— Start SUPPLIED ENTRIES —
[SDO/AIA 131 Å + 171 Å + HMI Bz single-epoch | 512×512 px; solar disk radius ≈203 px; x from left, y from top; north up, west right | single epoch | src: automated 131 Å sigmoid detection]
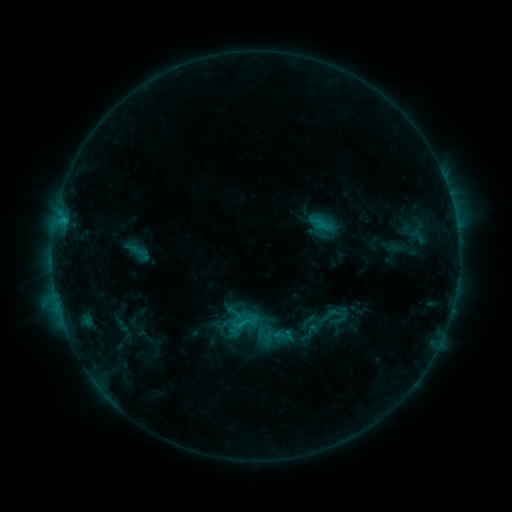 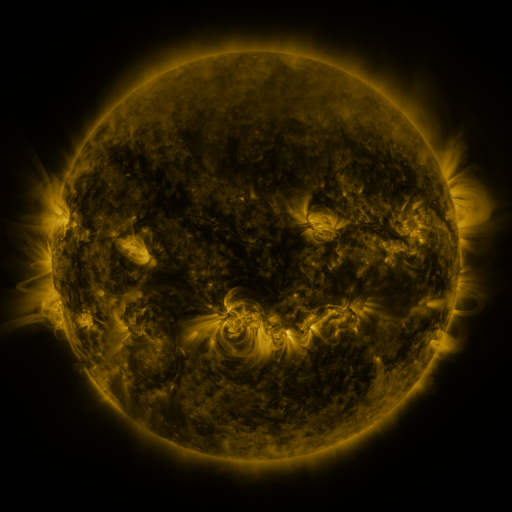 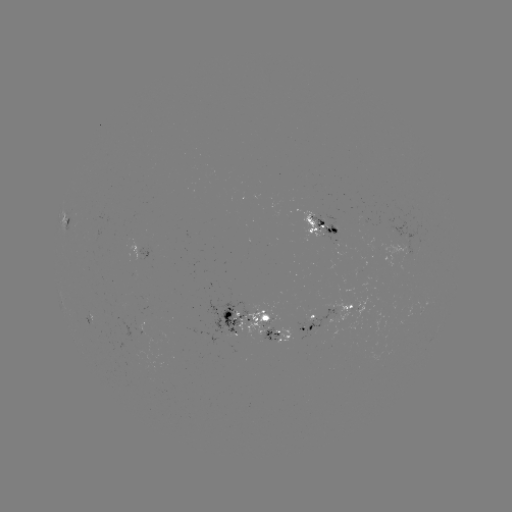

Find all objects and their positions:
— End SUPPLIED ENTRIES —
— Start SUPPLIED ENTRIES —
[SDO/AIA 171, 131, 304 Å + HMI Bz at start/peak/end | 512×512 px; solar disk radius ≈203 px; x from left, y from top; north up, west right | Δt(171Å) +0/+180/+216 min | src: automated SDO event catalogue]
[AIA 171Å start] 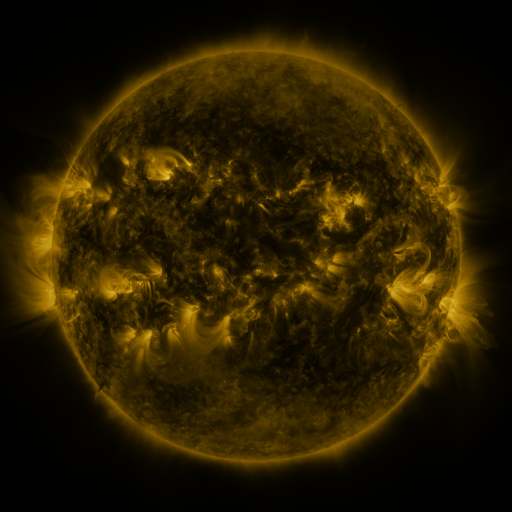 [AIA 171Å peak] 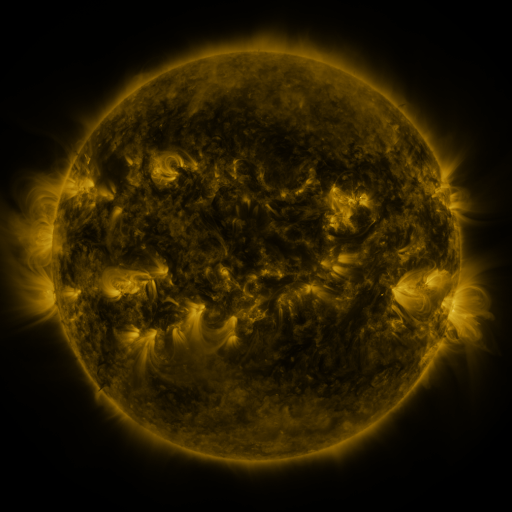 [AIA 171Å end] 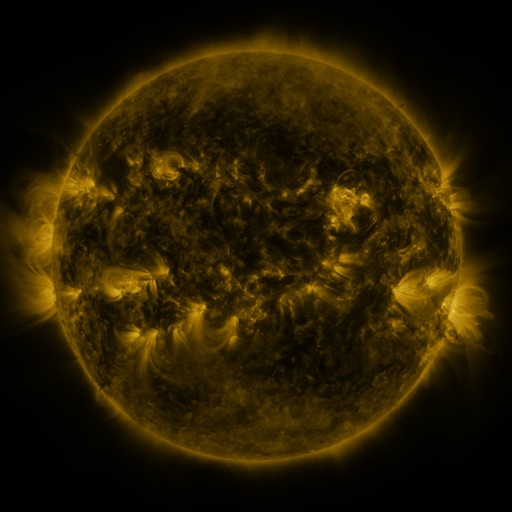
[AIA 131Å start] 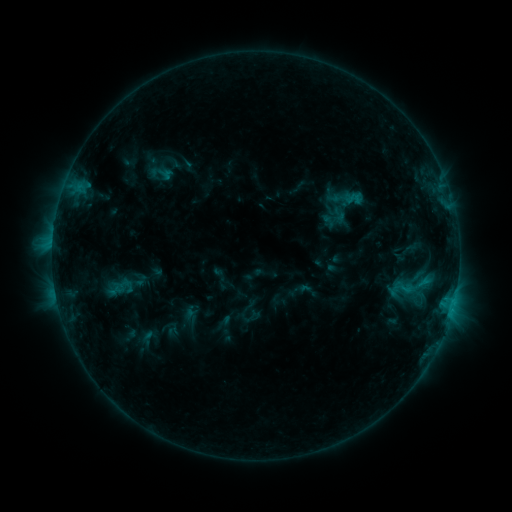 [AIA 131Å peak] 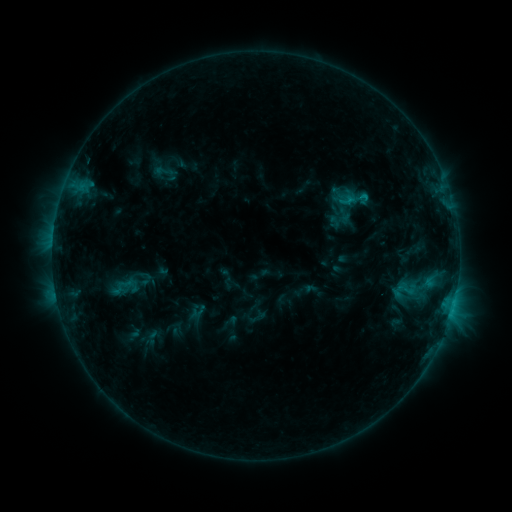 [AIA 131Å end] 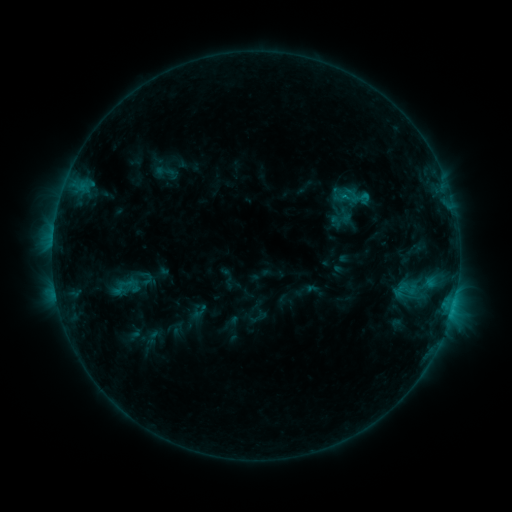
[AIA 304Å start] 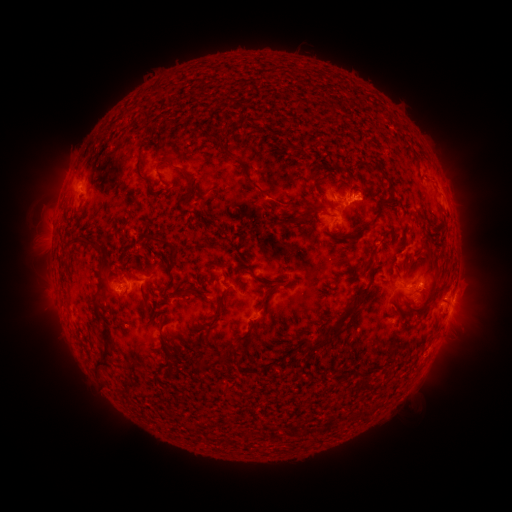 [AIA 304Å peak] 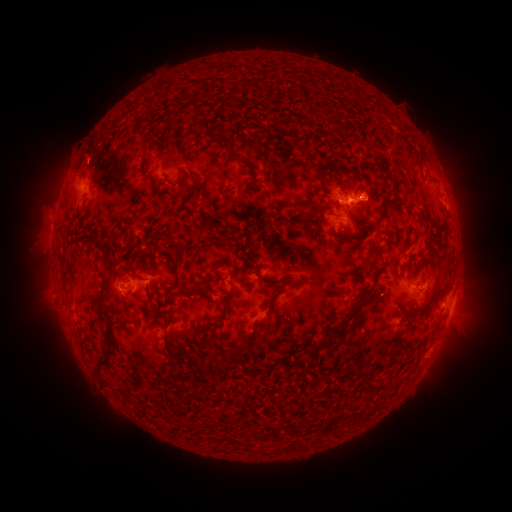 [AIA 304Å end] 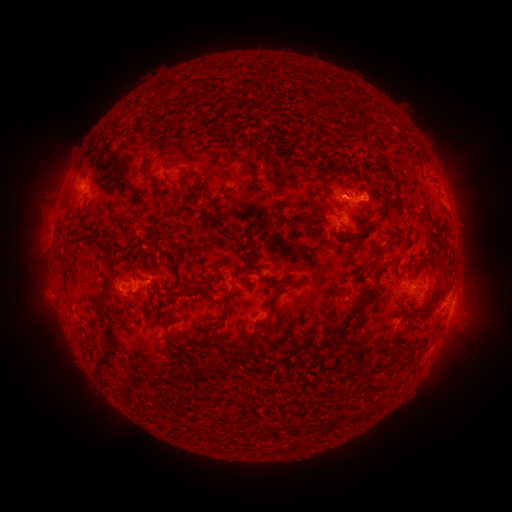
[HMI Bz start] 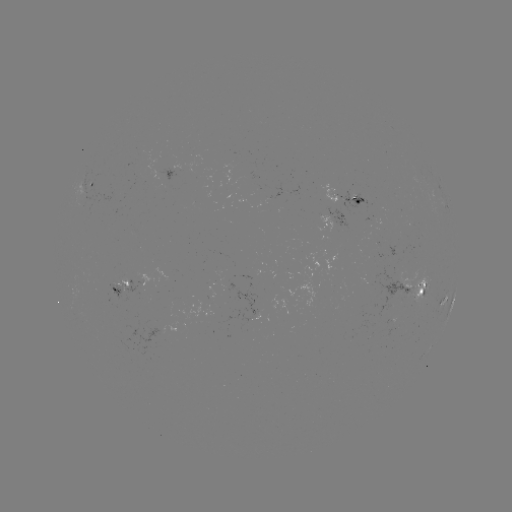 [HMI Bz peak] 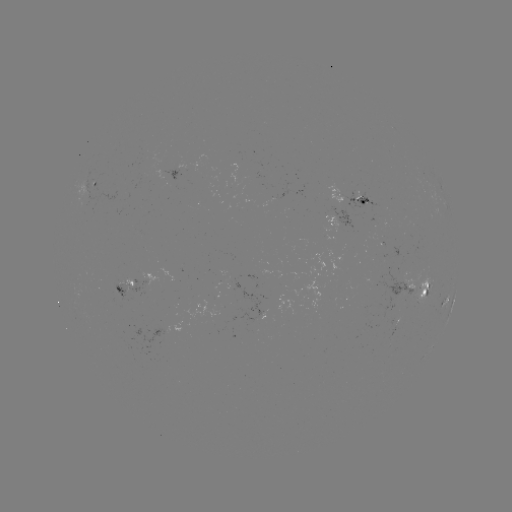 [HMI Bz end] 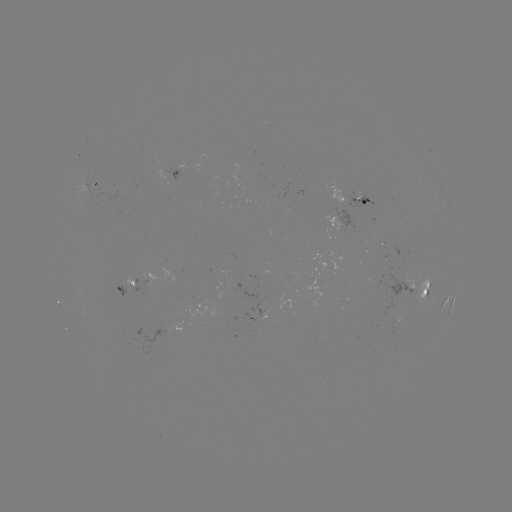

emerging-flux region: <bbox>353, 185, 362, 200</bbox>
— End SUPPLIED ENTRIES —
GIVEN REQUEST: How many lines of the records above contain the word "their"? Reply with the number alone.

EXPECTED OUTPUT: 1